▸ WHAT TO PRODUCE
All that is wanted is the lines from the first line of the listing below through the line containing "Uspeh operativnog zahvata", written out exactly with pictures left out.

▸ PROVIDED RECORDS
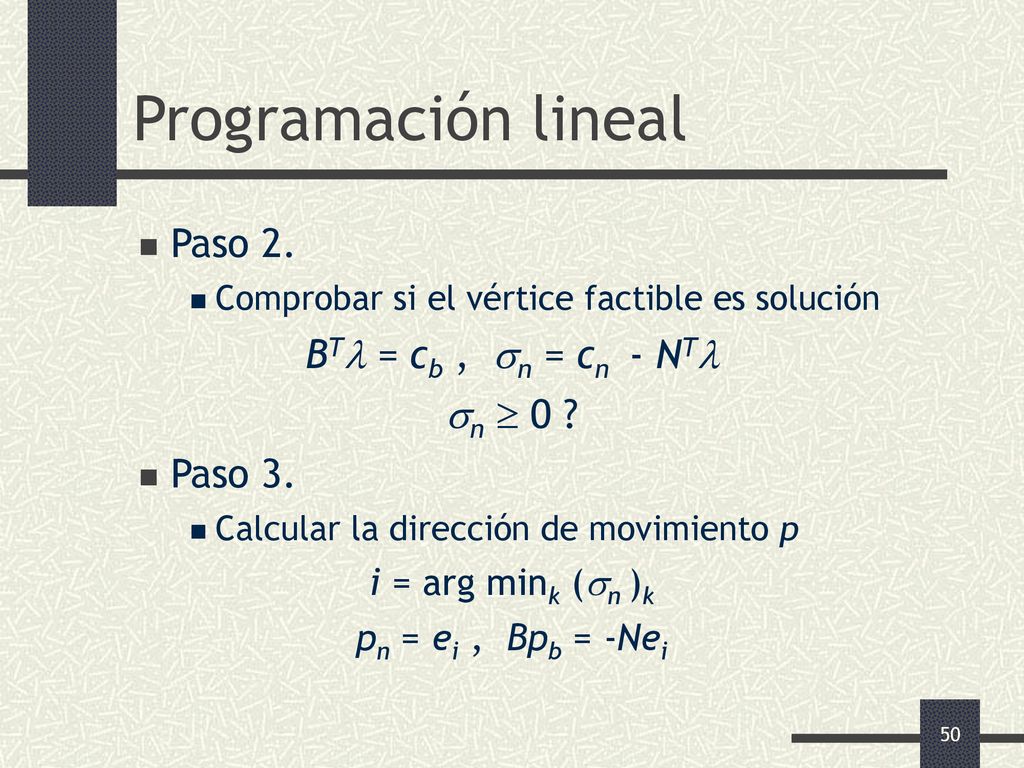 Programación lineal

Paso 2.

Comprobar si el vértice factible es solución

$B^T\lambda = c_b$ , $\sigma_n = c_n - N^T\lambda$

$\sigma_n \geq 0$ ?

Paso 3.

Calcular la dirección de movimiento $p$

$i = \arg\min_k (\sigma_n)_k$

$p_n = e_i$ , $Bp_b = -Ne_i$

50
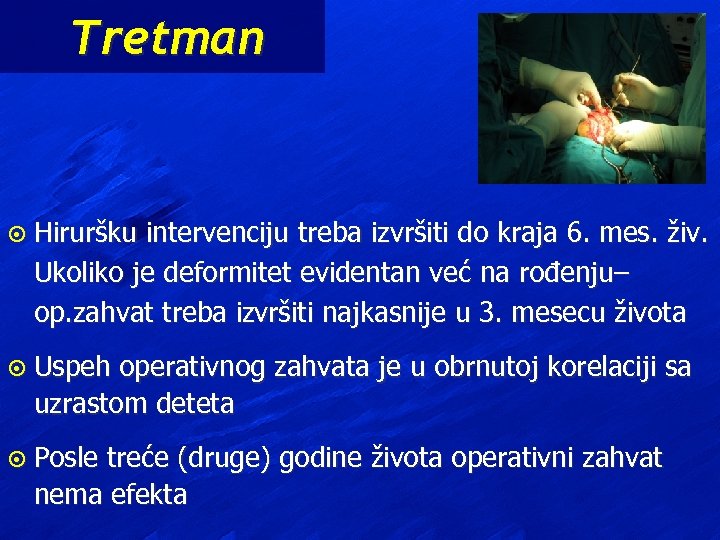 Tretman

Hiruršku intervenciju treba izvršiti do kraja 6. mes. živ. Ukoliko je deformitet evidentan već na rođenju– op.zahvat treba izvršiti najkasnije u 3. mesecu života

Uspeh operativnog zahvata je u obrnutoj korelaciji sa uzrastom deteta

Posle treće (druge) godine života operativni zahvat nema efekta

▸ RESULT
 Programación lineal

Paso 2.

Comprobar si el vértice factible es solución

$B^T\lambda = c_b$ , $\sigma_n = c_n - N^T\lambda$

$\sigma_n \geq 0$ ?

Paso 3.

Calcular la dirección de movimiento $p$

$i = \arg\min_k (\sigma_n)_k$

$p_n = e_i$ , $Bp_b = -Ne_i$

50
 Tretman

Hiruršku intervenciju treba izvršiti do kraja 6. mes. živ. Ukoliko je deformitet evidentan već na rođenju– op.zahvat treba izvršiti najkasnije u 3. mesecu života

Uspeh operativnog zahvata je u obrnutoj korelaciji sa uzrastom deteta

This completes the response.